DIRECTIONS:
1. In the IPAM program page, who organizes the weekly seminar on Issues in Complexity and Emergence?
2. Reproduce word for word the part of the IPAM program page starting at "Organizing Committee:  David" and ending at "(Organizer: Kristina Lerman)".

:: PASSAGE GIVEN

Large Scale Communication Networks

 

IPAM Spring 2002

 

March 11 - June 14, 2002

 

IPAM gratefully acknowledges additional grant support from the
National Security Agency for this program.

 

Online Application

Weekly Seminars

Events:     IPAM     Math Dept     CS Dept     EE Dept

 

Core Participants

 

Organizing Committee:  David Donoho (Stanford), John Doyle (CalTech), Deborah Estrin (UCLA), Kristina Lerman (USC/ISI), Walter Willinger (AT&T Labs-Research)

The long-term program will involve a community of senior and junior researchers. In the course of the program, activities will involve:

  • Weekly Seminars During Program, which will include
    • Foundations for Complex Networks
      (Organizer: John Doyle)
    • Challenges in Distributed Embedded Systems
      (Organizer: Deborah Estrin)
    • Issues in Complexity and Emergence
      (Organizer: Kristina Lerman)
  • Participants’ Seminar
  • Micro-workshops organized around the interests of the organizers and participants, with participation of 2-3 experts in the area (industry or academia)

The intent is for long-term participants to have an opportunity to learn about large-scale communications networks from the perspectives of many different fields--mathematics, control theory, computer science, electrical engineering--and to meet a diverse group of people and have an opportunity to form new collaborations. In addition to these activities, there will be opening tutorials, three workshops, and a culminating workshop at Lake Arrowhead.

::::
:: PROVIDED INFORMATION

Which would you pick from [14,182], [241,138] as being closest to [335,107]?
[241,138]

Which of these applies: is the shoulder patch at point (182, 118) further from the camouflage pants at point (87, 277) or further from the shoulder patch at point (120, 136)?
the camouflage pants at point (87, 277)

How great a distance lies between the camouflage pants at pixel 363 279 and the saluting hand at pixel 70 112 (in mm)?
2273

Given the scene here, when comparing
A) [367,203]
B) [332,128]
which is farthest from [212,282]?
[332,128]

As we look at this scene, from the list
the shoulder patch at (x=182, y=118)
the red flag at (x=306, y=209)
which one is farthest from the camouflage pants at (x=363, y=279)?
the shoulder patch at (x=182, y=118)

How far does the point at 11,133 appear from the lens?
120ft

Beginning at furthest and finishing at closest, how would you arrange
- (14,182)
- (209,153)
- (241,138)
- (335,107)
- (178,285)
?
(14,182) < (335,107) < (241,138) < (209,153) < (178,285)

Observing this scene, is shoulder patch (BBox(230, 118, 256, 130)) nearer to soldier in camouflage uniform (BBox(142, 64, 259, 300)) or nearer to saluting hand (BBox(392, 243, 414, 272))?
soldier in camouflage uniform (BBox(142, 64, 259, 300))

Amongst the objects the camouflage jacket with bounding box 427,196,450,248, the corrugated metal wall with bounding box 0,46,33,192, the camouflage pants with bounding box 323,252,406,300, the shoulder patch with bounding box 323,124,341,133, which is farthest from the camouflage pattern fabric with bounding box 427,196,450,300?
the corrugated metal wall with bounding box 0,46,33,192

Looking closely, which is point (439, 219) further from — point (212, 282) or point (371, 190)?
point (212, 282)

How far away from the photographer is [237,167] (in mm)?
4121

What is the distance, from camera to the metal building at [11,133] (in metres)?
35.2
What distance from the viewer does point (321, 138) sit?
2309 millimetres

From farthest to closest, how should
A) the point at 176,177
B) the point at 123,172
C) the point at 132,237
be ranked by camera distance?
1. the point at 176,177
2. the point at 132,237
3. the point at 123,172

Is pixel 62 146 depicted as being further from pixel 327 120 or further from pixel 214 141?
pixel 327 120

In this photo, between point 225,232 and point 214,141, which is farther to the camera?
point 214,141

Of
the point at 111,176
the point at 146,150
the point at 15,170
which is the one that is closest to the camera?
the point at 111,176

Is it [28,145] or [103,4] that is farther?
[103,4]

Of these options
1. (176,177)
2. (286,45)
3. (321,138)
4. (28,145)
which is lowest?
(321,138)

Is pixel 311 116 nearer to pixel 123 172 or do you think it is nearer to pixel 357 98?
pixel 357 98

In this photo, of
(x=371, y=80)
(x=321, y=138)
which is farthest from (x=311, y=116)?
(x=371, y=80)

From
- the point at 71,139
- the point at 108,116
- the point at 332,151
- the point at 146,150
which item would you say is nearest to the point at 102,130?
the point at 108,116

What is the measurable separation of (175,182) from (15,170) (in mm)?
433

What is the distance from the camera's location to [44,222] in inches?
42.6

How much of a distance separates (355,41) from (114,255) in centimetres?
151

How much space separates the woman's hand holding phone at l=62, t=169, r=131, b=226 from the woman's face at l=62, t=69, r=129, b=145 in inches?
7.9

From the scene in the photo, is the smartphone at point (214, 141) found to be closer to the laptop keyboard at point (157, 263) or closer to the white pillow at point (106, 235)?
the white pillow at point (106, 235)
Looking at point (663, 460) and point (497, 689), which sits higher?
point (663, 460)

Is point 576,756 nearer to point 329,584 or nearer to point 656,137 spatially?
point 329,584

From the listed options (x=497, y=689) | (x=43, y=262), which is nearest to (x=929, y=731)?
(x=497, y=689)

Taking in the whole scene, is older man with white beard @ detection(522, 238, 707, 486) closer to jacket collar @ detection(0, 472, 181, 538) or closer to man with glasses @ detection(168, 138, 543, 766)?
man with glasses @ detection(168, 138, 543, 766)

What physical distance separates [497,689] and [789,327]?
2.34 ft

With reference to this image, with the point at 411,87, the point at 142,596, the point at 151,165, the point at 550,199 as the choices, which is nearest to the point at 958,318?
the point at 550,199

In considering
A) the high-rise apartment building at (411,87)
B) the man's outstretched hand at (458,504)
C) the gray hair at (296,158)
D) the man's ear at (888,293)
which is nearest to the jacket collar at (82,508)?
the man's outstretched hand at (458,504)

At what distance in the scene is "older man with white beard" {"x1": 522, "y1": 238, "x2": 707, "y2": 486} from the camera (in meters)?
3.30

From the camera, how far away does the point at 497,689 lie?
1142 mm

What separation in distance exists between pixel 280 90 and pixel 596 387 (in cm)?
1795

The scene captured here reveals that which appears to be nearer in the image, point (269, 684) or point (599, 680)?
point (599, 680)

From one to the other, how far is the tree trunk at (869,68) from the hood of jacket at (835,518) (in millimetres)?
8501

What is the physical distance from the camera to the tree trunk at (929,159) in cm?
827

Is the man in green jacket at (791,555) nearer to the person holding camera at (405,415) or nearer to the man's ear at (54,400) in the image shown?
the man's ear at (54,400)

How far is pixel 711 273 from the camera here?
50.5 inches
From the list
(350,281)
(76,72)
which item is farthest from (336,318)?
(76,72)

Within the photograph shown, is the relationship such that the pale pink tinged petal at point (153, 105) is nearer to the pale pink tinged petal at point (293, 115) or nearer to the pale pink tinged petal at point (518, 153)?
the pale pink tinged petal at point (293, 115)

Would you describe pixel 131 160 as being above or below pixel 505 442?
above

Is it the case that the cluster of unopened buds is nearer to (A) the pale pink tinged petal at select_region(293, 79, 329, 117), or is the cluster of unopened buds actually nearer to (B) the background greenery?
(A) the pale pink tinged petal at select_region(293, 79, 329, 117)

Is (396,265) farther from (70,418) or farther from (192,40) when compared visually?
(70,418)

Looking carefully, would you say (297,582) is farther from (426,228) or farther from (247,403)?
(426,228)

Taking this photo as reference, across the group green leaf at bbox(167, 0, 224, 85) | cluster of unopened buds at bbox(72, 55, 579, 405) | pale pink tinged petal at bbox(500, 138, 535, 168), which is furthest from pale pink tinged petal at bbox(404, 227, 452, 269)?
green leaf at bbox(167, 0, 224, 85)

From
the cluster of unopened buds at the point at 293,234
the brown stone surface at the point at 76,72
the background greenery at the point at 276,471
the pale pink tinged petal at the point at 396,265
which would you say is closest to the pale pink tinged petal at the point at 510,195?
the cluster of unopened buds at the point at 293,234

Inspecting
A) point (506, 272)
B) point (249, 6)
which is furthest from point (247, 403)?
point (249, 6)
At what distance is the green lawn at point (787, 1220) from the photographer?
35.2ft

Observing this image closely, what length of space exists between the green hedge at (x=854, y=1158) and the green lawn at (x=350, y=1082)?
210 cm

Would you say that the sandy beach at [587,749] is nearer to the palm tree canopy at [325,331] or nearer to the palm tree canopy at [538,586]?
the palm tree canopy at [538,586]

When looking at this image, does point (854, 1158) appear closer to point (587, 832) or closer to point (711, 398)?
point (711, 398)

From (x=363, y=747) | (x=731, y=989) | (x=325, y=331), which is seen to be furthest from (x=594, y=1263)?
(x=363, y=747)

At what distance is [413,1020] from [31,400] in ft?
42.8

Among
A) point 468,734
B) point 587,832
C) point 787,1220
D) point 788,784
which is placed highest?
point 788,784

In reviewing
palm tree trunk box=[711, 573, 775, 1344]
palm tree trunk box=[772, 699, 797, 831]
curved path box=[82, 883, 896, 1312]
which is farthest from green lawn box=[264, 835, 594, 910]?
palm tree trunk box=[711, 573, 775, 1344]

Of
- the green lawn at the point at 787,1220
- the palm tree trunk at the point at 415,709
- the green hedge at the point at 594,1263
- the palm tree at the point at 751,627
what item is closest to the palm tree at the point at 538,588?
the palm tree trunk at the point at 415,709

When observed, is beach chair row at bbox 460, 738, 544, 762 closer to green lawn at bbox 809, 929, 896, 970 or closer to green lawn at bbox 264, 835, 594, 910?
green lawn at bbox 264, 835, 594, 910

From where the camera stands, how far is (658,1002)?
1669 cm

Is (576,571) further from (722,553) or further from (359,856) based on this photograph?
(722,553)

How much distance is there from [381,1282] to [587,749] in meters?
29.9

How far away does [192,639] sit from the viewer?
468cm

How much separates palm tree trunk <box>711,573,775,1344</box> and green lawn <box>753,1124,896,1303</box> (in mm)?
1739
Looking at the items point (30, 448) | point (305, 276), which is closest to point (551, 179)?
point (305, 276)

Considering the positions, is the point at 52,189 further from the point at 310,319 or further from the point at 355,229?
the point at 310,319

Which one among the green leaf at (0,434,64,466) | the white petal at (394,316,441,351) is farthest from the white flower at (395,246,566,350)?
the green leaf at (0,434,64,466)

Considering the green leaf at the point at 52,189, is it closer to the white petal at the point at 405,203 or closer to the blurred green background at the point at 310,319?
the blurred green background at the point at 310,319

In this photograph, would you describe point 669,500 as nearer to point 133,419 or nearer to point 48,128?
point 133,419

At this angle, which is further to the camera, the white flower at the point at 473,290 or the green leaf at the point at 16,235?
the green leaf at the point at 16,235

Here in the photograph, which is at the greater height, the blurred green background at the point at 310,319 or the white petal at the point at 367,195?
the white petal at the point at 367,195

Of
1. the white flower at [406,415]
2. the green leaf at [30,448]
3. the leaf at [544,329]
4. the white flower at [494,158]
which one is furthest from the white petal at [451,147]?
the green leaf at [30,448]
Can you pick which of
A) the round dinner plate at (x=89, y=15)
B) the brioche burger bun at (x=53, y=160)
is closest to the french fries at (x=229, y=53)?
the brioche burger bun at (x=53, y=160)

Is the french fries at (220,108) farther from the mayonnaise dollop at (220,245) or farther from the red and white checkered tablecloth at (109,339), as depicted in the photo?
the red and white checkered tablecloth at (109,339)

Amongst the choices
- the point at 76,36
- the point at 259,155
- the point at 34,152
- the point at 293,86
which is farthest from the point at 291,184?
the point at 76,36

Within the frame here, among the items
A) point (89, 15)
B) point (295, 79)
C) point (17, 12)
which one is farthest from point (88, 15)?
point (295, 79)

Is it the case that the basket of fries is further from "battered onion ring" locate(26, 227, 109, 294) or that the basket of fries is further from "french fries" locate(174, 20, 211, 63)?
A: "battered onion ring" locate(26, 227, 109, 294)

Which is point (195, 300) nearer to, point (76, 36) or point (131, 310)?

::::

ANSWERS BELOW:
1. Kristina Lerman

2.
Organizing Committee:  David Donoho (Stanford), John Doyle (CalTech), Deborah Estrin (UCLA), Kristina Lerman (USC/ISI), Walter Willinger (AT&T Labs-Research)

The long-term program will involve a community of senior and junior researchers. In the course of the program, activities will involve:

  • Weekly Seminars During Program, which will include
    • Foundations for Complex Networks
      (Organizer: John Doyle)
    • Challenges in Distributed Embedded Systems
      (Organizer: Deborah Estrin)
    • Issues in Complexity and Emergence
      (Organizer: Kristina Lerman)